A surfeit of mayors.

Airport welcomes mayors from across the world ahead of city summit
Created: 20th Oct 2018

Bristol Airport is set to welcome mayors representing cities from across the world this weekend (20-21 October) as delegates arrive for the Global Parliament of Mayors Annual Summit which is being held in Bristol next week.

Mayors from six continents are attending the high-profile event which brings together city leaders to share expertise, experience and best practice in tackling global challenges such as migration, urban security and health.

Mayors from as far afield as Cape Town (South Africa), Kingston (Jamaica) and Monrovia (Liberia) will be making use of the Airport’s excellent connections with major international hubs such as Amsterdam, Brussels, Dublin and Frankfurt, while others will be flying direct flights from around the UK and Europe.

Nigel Scott, Business Development Direct, at Bristol Airport, said:

“The Global Parliament of Mayors is a great opportunity to present Bristol to an international audience. Connectivity is key for all successful international cities, so we are delighted to see so many mayors making use of the extensive route network available at Bristol Airport. We look forward to providing a warm welcome to all delegates and creating a positive first impression of the West of England.”

#### WRITTEN PROBLEM
Can you repeat, word for word, the part of the airport news item between "Airport welcomes mayors" and "UK and Europe.", inclusive?

#### DATA EXTRACT
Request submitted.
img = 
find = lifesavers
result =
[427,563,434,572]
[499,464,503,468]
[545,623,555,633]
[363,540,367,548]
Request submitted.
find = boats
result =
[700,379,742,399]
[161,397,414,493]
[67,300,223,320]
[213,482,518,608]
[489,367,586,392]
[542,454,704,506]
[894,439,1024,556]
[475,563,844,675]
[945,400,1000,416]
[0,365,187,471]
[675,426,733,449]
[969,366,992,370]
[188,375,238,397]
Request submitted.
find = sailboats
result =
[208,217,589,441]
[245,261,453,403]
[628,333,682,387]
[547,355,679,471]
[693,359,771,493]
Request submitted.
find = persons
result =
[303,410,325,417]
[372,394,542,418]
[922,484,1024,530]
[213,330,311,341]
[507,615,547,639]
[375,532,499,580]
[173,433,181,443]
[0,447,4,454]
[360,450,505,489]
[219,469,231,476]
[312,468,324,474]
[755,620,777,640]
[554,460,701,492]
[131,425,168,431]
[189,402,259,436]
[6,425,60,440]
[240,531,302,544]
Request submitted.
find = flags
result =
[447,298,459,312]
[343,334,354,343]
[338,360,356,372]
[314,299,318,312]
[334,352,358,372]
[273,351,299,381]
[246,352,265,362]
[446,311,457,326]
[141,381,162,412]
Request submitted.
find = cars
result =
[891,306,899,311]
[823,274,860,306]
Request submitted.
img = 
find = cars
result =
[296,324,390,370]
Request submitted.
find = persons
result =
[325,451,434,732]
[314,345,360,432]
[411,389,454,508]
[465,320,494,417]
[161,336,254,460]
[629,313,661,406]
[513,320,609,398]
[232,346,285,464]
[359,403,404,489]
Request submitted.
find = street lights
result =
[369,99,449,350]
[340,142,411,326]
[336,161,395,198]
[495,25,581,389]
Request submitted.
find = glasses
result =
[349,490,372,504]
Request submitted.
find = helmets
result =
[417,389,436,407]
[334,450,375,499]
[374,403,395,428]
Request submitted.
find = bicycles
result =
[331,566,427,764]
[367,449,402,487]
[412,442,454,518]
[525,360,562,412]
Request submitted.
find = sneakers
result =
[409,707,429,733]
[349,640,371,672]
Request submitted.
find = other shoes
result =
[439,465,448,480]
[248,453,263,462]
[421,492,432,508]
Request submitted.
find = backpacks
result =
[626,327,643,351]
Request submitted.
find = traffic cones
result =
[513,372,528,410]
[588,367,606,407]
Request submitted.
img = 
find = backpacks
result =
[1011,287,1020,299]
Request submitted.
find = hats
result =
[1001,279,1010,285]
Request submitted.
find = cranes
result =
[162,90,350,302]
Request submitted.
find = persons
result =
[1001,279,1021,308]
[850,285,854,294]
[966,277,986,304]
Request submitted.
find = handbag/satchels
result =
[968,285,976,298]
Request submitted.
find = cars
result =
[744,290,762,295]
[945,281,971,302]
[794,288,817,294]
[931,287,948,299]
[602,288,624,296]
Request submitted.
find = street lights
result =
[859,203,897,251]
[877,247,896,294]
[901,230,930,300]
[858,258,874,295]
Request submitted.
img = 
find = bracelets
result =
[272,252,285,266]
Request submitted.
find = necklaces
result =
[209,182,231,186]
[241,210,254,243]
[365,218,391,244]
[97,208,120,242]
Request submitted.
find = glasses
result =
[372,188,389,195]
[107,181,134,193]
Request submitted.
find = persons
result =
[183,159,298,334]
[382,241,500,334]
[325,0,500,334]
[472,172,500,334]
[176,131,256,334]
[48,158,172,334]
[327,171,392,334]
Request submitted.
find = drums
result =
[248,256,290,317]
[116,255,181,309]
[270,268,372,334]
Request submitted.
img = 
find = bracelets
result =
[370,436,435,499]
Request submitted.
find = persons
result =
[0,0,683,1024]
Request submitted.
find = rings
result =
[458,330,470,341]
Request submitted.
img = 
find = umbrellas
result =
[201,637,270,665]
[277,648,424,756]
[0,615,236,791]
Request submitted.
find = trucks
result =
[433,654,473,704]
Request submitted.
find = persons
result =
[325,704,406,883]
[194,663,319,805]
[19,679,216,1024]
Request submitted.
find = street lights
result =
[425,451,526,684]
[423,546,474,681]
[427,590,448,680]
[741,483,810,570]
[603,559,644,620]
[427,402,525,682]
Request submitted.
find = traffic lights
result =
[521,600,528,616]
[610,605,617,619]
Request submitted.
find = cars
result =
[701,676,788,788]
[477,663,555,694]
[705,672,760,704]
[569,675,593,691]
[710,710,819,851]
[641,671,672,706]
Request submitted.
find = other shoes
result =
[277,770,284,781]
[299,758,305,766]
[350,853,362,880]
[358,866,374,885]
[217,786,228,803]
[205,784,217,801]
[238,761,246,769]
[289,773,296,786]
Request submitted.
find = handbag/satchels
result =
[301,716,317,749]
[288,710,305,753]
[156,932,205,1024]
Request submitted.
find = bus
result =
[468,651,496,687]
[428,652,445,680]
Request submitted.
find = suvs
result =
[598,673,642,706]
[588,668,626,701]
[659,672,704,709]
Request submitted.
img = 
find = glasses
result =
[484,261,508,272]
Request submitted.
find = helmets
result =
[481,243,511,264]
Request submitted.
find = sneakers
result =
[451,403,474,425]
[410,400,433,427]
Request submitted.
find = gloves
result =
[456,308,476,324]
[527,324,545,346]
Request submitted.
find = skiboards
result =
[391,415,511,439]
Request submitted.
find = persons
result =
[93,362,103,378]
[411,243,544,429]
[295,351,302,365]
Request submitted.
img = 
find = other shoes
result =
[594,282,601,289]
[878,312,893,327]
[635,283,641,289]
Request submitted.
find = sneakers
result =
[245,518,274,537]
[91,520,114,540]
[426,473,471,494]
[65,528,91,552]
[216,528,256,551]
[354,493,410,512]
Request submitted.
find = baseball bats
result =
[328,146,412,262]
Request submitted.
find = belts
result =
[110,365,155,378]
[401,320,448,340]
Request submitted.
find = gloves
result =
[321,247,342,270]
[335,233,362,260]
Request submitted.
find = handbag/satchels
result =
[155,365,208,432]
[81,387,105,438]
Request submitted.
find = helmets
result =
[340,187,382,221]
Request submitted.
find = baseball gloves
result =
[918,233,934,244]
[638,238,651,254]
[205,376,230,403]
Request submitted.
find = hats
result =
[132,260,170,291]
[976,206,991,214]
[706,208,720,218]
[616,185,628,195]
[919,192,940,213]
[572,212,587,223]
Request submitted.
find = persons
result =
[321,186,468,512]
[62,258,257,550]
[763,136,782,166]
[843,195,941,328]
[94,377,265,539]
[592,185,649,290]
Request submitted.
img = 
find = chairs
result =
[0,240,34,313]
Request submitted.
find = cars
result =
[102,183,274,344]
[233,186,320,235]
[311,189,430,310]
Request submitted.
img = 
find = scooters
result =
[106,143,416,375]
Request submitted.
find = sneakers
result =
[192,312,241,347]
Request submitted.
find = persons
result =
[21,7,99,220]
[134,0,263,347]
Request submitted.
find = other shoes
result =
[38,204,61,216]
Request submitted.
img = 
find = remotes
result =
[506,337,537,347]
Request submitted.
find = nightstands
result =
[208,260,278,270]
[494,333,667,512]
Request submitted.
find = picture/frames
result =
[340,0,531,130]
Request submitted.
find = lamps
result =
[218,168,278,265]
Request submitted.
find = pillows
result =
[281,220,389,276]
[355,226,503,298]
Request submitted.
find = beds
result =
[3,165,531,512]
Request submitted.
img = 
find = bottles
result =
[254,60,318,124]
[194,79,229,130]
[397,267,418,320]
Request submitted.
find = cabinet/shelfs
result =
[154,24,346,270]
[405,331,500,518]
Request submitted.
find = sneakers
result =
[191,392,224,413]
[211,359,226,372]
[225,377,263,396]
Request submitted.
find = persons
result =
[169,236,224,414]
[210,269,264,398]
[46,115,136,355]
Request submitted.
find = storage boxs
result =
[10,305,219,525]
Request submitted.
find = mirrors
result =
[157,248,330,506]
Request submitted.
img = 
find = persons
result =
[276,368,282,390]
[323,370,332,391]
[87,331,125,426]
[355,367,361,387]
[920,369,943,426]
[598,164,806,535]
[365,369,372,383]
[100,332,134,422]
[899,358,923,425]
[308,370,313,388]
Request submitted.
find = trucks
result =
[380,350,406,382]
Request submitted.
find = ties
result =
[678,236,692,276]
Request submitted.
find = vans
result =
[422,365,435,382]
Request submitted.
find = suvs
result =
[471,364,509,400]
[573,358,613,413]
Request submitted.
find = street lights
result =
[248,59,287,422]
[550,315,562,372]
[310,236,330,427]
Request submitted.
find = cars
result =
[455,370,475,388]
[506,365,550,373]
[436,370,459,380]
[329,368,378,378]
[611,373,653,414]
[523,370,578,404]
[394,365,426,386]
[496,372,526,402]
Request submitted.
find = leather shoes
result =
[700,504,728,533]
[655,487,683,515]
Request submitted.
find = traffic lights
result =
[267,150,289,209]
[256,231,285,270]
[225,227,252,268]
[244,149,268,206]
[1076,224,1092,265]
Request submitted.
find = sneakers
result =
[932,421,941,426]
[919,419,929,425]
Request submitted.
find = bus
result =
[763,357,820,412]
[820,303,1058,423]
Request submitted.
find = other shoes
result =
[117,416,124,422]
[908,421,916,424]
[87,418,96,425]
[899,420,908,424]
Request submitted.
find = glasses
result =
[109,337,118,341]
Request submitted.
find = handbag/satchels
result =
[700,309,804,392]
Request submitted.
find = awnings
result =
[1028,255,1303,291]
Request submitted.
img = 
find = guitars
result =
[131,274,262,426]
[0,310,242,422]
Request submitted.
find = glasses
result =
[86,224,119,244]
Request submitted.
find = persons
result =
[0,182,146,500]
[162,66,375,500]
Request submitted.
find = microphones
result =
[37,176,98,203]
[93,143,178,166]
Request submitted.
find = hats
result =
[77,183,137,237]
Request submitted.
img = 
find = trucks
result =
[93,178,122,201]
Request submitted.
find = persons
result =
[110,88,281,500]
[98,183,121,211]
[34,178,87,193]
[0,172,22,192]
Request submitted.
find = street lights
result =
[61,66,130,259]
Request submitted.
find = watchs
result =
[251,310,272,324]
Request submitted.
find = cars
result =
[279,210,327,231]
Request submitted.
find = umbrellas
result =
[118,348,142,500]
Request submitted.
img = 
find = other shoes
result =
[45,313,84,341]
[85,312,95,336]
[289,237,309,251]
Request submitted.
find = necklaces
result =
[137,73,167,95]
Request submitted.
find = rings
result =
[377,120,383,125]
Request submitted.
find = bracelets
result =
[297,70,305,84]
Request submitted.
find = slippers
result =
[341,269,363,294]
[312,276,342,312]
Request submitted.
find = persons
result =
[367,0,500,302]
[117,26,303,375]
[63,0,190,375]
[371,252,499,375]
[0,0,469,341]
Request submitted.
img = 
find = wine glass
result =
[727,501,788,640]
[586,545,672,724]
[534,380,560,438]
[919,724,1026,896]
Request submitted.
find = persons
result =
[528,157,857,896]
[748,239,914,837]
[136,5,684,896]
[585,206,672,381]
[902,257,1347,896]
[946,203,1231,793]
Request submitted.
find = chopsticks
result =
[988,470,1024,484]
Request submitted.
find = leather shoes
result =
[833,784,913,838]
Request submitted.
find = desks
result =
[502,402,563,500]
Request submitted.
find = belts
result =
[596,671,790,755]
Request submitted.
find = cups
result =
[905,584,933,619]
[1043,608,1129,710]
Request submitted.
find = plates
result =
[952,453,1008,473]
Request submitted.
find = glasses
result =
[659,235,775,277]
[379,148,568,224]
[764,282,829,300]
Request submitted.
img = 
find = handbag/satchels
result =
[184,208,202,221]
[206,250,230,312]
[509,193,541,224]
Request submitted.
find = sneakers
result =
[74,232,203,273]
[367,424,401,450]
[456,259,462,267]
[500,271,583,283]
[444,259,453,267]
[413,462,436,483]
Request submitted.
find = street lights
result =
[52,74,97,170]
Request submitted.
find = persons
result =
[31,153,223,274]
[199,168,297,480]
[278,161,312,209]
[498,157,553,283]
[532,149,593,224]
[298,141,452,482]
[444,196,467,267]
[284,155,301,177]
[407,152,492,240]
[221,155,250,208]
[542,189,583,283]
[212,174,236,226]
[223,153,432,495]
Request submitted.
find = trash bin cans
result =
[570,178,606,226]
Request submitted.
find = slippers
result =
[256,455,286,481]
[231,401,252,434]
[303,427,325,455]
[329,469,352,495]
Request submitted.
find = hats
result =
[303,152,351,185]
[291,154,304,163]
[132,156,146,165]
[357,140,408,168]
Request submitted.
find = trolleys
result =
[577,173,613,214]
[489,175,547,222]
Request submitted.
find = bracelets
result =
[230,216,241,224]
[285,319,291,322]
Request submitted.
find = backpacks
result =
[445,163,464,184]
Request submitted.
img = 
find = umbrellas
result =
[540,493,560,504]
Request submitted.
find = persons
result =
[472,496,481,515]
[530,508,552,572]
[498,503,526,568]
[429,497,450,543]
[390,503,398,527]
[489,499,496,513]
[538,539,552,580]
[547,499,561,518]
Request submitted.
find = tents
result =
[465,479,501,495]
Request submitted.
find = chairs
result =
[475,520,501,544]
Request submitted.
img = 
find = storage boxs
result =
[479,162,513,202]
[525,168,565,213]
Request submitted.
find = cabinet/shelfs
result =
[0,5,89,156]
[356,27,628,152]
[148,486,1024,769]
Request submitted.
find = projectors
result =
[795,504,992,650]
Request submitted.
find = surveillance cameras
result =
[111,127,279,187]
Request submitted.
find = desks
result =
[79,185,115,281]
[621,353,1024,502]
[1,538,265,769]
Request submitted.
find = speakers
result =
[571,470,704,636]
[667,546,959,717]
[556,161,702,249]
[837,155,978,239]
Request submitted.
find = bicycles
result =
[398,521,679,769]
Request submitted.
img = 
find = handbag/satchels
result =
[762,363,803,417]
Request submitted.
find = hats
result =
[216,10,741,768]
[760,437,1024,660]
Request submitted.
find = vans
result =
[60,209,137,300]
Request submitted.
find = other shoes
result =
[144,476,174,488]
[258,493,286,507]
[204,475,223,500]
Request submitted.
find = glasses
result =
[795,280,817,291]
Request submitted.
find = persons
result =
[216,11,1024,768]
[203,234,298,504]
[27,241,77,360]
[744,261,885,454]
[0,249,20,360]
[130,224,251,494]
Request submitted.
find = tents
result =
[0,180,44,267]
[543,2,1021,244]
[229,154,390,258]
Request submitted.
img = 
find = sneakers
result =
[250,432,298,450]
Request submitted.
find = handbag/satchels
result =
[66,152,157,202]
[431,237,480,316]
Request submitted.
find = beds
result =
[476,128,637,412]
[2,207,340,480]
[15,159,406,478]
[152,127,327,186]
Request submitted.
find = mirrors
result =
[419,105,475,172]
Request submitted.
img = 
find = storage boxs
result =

#### REPLY TO THE TASK
Airport welcomes mayors from across the world ahead of city summit
Created: 20th Oct 2018

Bristol Airport is set to welcome mayors representing cities from across the world this weekend (20-21 October) as delegates arrive for the Global Parliament of Mayors Annual Summit which is being held in Bristol next week.

Mayors from six continents are attending the high-profile event which brings together city leaders to share expertise, experience and best practice in tackling global challenges such as migration, urban security and health.

Mayors from as far afield as Cape Town (South Africa), Kingston (Jamaica) and Monrovia (Liberia) will be making use of the Airport’s excellent connections with major international hubs such as Amsterdam, Brussels, Dublin and Frankfurt, while others will be flying direct flights from around the UK and Europe.